**Provided information**.

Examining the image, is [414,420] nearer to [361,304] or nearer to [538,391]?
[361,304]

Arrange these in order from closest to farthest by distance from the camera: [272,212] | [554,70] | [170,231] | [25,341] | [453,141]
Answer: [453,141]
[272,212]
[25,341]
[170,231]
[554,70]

**Task objective**. The answer consists only of the lines from the one containing "Arrange these in" to the end of the records, each written out exactly.

**Response to this task**.
Arrange these in order from closest to farthest by distance from the camera: [272,212] | [554,70] | [170,231] | [25,341] | [453,141]
Answer: [453,141]
[272,212]
[25,341]
[170,231]
[554,70]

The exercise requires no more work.